● PROBLEM DESCRIPTION
Each line that includes "recaptcha" must be copied from the records.
[[ RECORDS SUPPLIED, beginning ]]
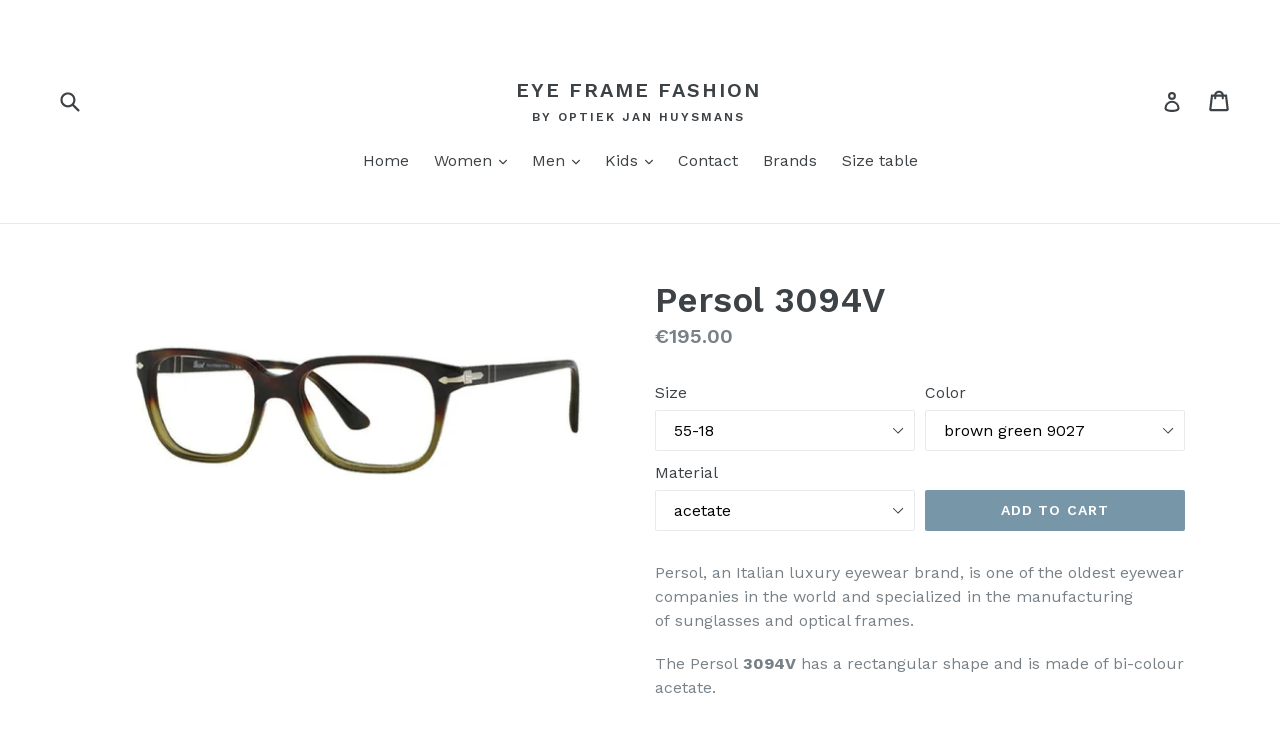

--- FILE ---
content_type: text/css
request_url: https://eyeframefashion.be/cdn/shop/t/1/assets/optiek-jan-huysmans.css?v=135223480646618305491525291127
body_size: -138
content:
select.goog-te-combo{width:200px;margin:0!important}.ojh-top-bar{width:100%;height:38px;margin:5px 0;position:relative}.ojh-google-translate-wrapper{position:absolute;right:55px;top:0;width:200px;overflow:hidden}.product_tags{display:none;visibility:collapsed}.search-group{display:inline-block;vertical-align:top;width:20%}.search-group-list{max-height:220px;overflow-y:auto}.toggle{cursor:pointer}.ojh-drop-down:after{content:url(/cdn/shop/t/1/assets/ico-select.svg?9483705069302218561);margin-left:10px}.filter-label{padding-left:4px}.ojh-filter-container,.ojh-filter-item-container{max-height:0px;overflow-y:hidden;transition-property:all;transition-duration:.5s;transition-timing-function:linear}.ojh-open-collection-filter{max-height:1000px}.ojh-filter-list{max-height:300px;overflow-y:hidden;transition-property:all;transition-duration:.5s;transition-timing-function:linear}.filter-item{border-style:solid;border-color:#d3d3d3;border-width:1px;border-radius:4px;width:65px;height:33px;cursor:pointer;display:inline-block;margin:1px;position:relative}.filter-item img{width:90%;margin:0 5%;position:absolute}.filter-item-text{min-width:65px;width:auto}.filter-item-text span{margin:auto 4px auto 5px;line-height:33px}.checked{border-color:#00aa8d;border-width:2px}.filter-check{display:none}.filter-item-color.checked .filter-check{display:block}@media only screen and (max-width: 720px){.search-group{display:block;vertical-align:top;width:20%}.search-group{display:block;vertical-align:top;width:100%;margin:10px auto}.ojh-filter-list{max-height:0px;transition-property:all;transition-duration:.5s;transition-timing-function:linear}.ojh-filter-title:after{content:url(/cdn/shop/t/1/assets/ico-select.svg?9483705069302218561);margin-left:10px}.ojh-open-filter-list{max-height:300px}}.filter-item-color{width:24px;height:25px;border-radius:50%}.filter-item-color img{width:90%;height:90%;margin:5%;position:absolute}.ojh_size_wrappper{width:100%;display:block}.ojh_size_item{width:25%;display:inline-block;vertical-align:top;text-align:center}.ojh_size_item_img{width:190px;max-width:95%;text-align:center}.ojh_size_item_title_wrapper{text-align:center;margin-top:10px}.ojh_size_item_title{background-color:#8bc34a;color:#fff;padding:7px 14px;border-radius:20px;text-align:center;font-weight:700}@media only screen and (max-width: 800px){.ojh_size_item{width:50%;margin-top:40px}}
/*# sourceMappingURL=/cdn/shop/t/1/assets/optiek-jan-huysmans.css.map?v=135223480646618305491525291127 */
[[ RECORDS SUPPLIED, end ]]
[[ RECORDS SUPPLIED, beginning ]]
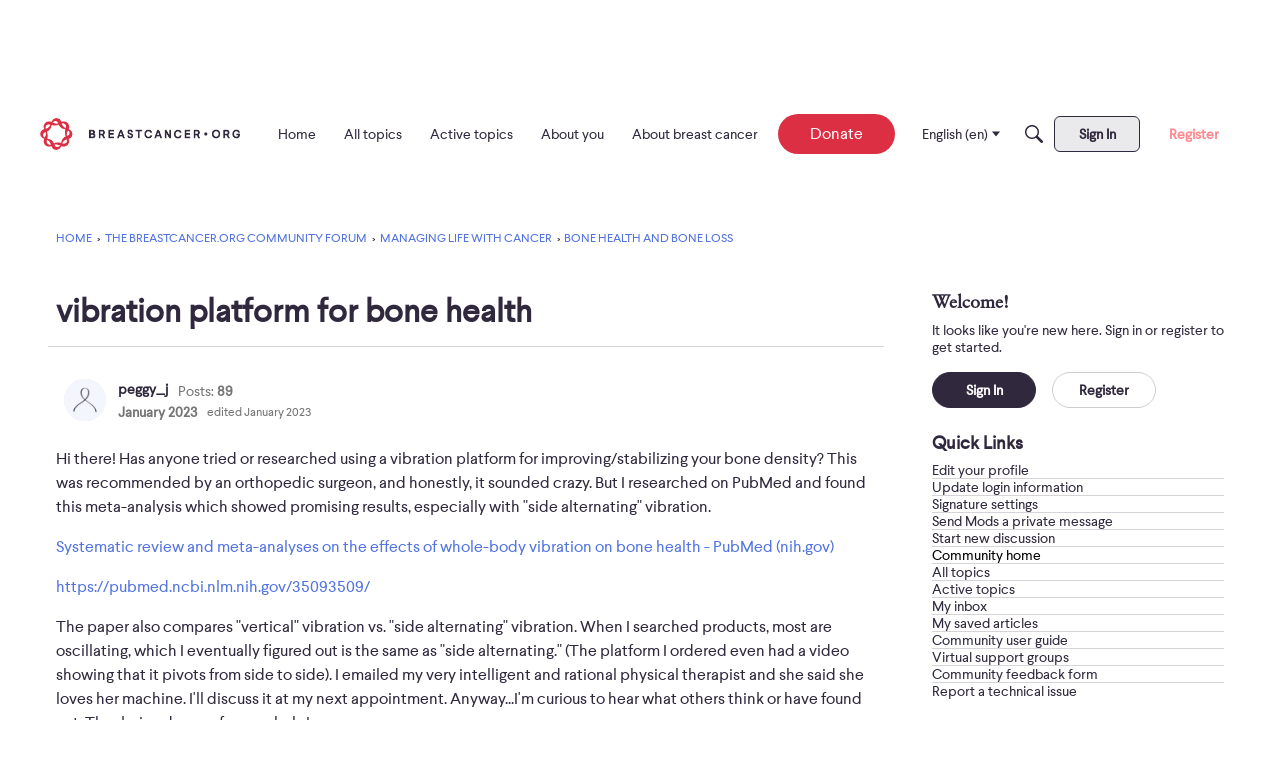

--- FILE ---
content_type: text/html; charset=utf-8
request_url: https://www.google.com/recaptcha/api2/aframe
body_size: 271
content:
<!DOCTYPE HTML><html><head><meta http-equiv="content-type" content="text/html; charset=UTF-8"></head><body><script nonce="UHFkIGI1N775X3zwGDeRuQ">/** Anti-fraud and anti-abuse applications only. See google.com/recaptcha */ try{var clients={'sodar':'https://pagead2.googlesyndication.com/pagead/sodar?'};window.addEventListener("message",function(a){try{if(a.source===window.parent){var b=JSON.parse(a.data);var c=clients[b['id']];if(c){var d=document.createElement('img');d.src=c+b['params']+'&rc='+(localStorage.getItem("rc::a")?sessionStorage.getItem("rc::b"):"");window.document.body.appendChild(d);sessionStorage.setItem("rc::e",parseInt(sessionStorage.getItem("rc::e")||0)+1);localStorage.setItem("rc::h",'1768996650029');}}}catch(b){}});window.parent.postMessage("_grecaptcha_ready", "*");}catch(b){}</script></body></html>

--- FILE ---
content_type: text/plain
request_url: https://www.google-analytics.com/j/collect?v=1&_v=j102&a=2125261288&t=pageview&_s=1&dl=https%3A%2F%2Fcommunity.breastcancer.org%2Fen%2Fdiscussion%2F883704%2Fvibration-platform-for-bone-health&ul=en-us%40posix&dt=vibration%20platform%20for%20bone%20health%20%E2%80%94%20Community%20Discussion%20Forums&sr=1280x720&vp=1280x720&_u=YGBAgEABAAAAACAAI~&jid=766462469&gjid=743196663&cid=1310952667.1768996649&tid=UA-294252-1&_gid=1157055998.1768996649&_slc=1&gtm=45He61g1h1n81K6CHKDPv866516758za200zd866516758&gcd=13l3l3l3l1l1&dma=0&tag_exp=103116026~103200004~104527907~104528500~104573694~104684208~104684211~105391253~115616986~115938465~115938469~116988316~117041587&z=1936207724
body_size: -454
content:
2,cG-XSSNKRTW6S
[[ RECORDS SUPPLIED, end ]]
[[ RECORDS SUPPLIED, beginning ]]
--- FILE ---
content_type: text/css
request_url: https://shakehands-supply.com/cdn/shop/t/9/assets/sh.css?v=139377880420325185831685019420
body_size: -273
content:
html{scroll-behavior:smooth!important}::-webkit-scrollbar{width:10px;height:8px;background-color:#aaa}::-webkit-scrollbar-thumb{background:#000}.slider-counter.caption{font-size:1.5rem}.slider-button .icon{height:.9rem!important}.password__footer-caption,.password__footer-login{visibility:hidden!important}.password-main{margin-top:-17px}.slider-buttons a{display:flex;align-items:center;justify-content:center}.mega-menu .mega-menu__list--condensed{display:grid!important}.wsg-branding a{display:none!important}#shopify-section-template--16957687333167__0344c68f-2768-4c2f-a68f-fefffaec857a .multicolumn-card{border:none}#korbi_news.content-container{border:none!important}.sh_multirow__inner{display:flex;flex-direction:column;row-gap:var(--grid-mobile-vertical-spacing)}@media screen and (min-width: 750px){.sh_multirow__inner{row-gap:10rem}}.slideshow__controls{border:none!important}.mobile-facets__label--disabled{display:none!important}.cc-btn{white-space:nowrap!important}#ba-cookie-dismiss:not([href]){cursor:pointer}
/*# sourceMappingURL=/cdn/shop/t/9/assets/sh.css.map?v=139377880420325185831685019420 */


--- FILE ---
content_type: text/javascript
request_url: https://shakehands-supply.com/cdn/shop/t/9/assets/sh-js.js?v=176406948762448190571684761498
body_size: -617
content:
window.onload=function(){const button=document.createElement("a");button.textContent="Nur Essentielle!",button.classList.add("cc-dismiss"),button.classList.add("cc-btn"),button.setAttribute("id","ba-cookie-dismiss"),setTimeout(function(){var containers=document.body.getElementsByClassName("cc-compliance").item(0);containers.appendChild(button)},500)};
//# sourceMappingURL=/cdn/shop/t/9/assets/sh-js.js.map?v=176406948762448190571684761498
[[ RECORDS SUPPLIED, end ]]
● ANSWER SPACE
request_url: https://www.google.com/recaptcha/api2/aframe
<!DOCTYPE HTML><html><head><meta http-equiv="content-type" content="text/html; charset=UTF-8"></head><body><script nonce="UHFkIGI1N775X3zwGDeRuQ">/** Anti-fraud and anti-abuse applications only. See google.com/recaptcha */ try{var clients={'sodar':'https://pagead2.googlesyndication.com/pagead/sodar?'};window.addEventListener("message",function(a){try{if(a.source===window.parent){var b=JSON.parse(a.data);var c=clients[b['id']];if(c){var d=document.createElement('img');d.src=c+b['params']+'&rc='+(localStorage.getItem("rc::a")?sessionStorage.getItem("rc::b"):"");window.document.body.appendChild(d);sessionStorage.setItem("rc::e",parseInt(sessionStorage.getItem("rc::e")||0)+1);localStorage.setItem("rc::h",'1768996650029');}}}catch(b){}});window.parent.postMessage("_grecaptcha_ready", "*");}catch(b){}</script></body></html>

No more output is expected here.